#### Documento de origem
O ciclo
zodiacal é composto de 12 signos, uma tradição milenar que ganhou espaço na
cultura ocidental e que hoje permeia qualquer discussão sobre tendências do
futuro e sobre o autoconhecimento, em especial pela prática da construção de
mapas astrais, ocupando espaços na televisão e nas redes sociais, com grande
popularidade.
Mas, a
astrologia já foi objeto de uma questão controversa recente. Por se deter a
observação do céu, e por ter sua origem na antiguidade, discutiu-se que o céu,
como era à época, é diferente do que é hoje. E que na verdade, após muitas
discussões, os astrônomos chegaram à conclusão de que o ciclo zodiacal seria
composto de 13 signos, com o surgimento de um novo, chamado por estes de
serpentário (Ophiucus).
Por óbvio, essa
questão da astronomia, ao se encontrar com a astrologia, foi objeto de grande
polêmica, que não é o foco da nossa discussão. Ela nos interessa por um viés
metafórico. Uma ideia de que assim como o céu muda, na dinâmica do universo, aos
olhos do observador humano, o mundo também se modifica, e coisas que foram
pensadas no passado podem hoje ser objeto de ajustes e atualizações.
Aí chegamos ao
objeto de análise desse artigo. As doze leis morais trazidas na parte terceira
de O Livro dos Espíritos, uma estruturação trazida por Kardec para o
trato dos assuntos relevantes para a vida do espírito, de um mundo de 1857, e
que hoje, passados mais de 160 anos, ainda pauta as nossas discussões, dado o
seu destaque na obra basilar da doutrina espírita.(1)
Essas doze
leis, como estão lá em O Livro dos Espíritos, atendem à realidade da
sociedade moderna? Cabe algum ajuste, acréscimo? Seria necessária uma nova
“caixinha”, representando uma nova lei para contemplar o que não foi tratado,
inserindo um serpentário na parte das Leis morais? Não se trata aqui de deturpar
ou apequenar a nossa obra basilar, mas sim uma discussão de como conduzir o
nosso esforço interpretativo dessas verdades à luz do mundo atual, enxergando a
sua pertinência, mas também lacunas que precisamos suprir, pela reflexão,
ancorados nessa base sólida.
Na lei divina
ou natural se traçam limites entre o bem e o mal, sendo pioneira a codificação
ao fugir do maniqueísmo de um mal total, em uma tendência que hoje se torna
consenso nos debates filosóficos mais elaborados e nas peças cinematográficas. A
vida do século XXI se torna mais complexa, e faz-se necessário que essa
discussão de cumprir a lei divina seja mais adensada, para que entendamos bem o
que é estar no caminho do bem.
########
#### Dados armazenados
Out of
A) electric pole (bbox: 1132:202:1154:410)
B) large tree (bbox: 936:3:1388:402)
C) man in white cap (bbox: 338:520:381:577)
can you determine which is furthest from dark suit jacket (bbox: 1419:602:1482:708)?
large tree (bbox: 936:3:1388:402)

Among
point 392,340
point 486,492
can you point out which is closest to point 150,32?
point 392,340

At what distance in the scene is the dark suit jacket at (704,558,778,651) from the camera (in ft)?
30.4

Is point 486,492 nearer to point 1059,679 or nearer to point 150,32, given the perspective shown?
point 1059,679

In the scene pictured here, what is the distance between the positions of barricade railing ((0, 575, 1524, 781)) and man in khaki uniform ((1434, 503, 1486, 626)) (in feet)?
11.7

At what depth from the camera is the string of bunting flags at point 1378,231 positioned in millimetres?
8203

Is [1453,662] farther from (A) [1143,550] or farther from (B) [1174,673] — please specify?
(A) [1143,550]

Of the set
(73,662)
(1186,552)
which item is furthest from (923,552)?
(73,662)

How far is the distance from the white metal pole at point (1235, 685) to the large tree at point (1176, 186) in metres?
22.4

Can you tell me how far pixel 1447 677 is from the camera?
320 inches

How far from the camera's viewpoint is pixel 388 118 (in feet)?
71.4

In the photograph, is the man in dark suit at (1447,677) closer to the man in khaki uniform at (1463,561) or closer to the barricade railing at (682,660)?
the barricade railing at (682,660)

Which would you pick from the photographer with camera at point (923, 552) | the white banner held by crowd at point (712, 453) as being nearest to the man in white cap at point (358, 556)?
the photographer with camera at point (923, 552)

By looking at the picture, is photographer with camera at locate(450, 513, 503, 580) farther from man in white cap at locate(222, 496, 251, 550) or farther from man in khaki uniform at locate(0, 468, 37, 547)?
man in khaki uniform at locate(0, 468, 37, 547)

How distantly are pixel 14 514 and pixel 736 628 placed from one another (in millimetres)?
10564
########
#### Dados armazenados
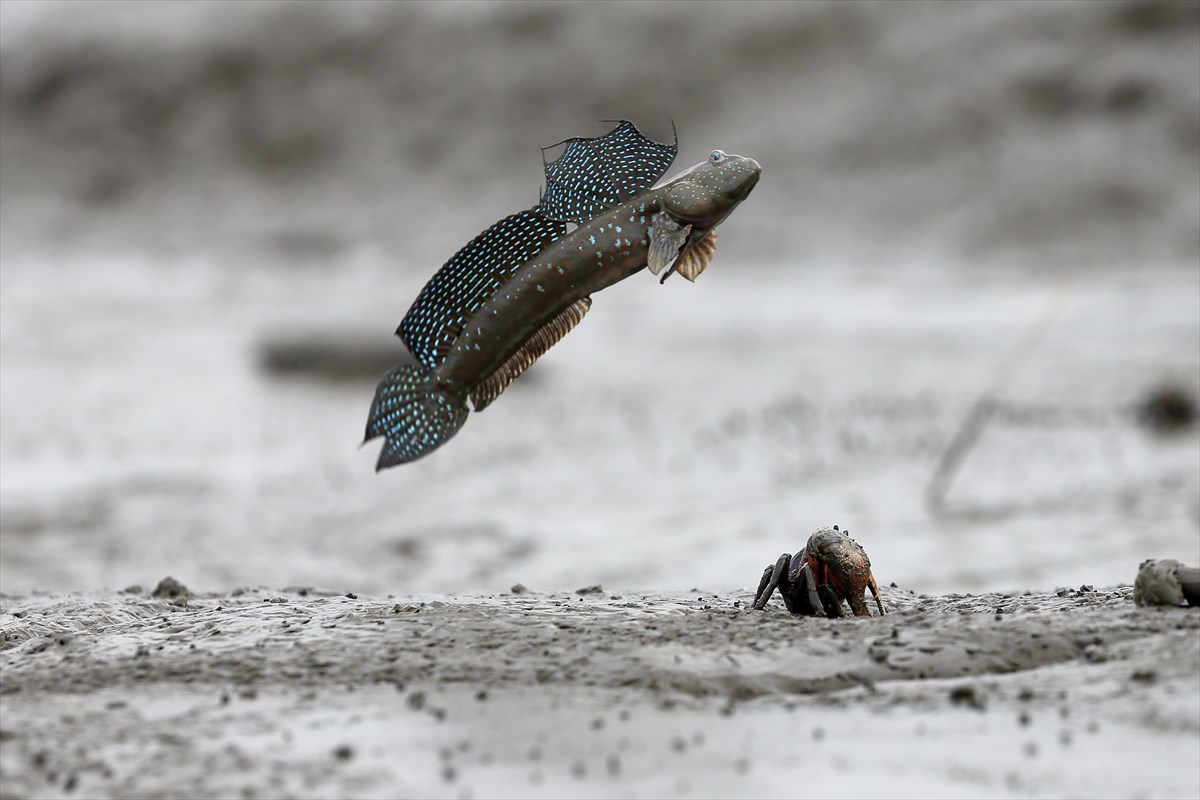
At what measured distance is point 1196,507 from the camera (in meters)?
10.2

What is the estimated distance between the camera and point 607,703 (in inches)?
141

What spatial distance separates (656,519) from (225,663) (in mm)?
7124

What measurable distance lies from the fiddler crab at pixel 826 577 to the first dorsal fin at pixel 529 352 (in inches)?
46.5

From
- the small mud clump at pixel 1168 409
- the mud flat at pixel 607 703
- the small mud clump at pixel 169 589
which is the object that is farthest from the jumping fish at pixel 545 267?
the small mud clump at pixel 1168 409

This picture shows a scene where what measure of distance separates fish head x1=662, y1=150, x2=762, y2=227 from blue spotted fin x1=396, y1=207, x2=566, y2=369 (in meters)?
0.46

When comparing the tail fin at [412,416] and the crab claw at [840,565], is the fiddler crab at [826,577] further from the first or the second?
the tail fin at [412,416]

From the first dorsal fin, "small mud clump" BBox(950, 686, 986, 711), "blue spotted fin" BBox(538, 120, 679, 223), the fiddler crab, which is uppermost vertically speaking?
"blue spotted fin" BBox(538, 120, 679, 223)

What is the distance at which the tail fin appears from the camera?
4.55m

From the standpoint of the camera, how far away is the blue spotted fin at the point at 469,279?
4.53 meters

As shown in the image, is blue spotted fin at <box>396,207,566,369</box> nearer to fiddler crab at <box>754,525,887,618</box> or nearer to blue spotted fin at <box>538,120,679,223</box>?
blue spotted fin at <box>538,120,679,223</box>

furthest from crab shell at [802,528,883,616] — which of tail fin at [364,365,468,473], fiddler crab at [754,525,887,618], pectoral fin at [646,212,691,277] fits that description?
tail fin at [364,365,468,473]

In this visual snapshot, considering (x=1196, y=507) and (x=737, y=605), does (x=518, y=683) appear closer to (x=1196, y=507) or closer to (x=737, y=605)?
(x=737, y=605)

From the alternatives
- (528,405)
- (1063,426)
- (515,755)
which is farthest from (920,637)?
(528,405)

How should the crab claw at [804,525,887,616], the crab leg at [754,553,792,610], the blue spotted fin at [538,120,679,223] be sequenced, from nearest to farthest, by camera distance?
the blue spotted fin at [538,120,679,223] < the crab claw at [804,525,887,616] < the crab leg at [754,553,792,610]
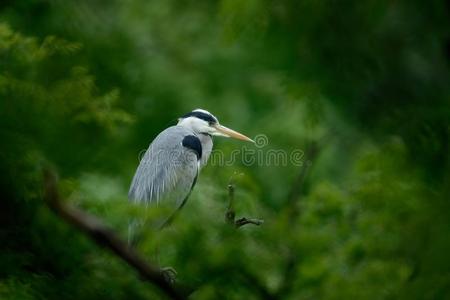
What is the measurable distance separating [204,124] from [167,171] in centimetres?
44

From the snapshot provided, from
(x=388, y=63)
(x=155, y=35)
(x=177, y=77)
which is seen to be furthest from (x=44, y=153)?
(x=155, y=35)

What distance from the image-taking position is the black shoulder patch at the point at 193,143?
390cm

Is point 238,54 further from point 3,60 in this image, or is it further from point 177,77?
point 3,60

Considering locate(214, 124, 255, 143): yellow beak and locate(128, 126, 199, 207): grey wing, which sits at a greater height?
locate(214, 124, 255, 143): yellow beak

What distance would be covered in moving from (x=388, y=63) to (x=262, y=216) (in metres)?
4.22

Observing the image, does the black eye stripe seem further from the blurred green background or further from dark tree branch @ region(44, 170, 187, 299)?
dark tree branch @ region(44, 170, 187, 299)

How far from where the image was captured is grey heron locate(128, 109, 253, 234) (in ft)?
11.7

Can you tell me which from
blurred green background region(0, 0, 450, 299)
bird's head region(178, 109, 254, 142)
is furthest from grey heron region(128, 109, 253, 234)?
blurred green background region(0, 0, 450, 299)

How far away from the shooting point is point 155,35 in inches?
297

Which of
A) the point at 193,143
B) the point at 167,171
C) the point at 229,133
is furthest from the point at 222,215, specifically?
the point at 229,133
########
• _Tarefas a resolver_:
(a) Quais são as frases interrogativas do artigo sobre as leis morais? Liste todas.
(b) Transcreva do artigo sobre as leis morais tudo o que vai desde "Por óbvio, essa" até "da doutrina espírita.(1)".
(c) Retome o artigo sobre as leis morais a partir do ponto em que ele termina.
A listagem vem de outra fonte, sem relação com o artigo.

• _Respostas do exercício_:
(a)
- Essas doze leis, como estão lá em O Livro dos Espíritos, atendem à realidade da sociedade moderna?
- Cabe algum ajuste, acréscimo?
- Seria necessária uma nova “caixinha”, representando uma nova lei para contemplar o que não foi tratado, inserindo um serpentário na parte das Leis morais?

(b)
Por óbvio, essa
questão da astronomia, ao se encontrar com a astrologia, foi objeto de grande
polêmica, que não é o foco da nossa discussão. Ela nos interessa por um viés
metafórico. Uma ideia de que assim como o céu muda, na dinâmica do universo, aos
olhos do observador humano, o mundo também se modifica, e coisas que foram
pensadas no passado podem hoje ser objeto de ajustes e atualizações.
Aí chegamos ao
objeto de análise desse artigo. As doze leis morais trazidas na parte terceira
de O Livro dos Espíritos, uma estruturação trazida por Kardec para o
trato dos assuntos relevantes para a vida do espírito, de um mundo de 1857, e
que hoje, passados mais de 160 anos, ainda pauta as nossas discussões, dado o
seu destaque na obra basilar da doutrina espírita.(1)

(c)
Tratando de
temas áridos, a lei de adoração se detém sobre as nossas formas de lidar com a
espiritualidade, com a nossa percepção da divindade, muito pertinente em um
mundo de sepulcros caiados e a persistência de soluções contemplativas para os
problemas reais. A prevalência desses modelos, passado tanto tempo, por si só,
já é um motivo de profunda reflexão e debate.
Em uma
sociedade de hiperconexão e de exploração desalmada da força de trabalho, os
saberes trazidos pela Lei do trabalho ainda se fazem relevantes. Mas, carece
ainda de uma discussão doutrinária mais profunda o trato das novas formas de
exploração do homem pelo homem em relações com tons escravagistas, e que ainda
persistem, aliadas à ganância que destrói lares e a saúde pelo acúmulo do vil
metal.
Superpopulação,
sexualidade e relações humanas figuram juntas na lei de reprodução, mas essas
questões transcendem a visão da perpetuação da espécie, e muito se tem a
discutir nesses temas, à luz dos pressupostos da Doutrina Espírita, como fonte
de esclarecimento diante de temas tão atuais e que ainda permeiam as bancadas de
cientistas e as conversas do senso comum.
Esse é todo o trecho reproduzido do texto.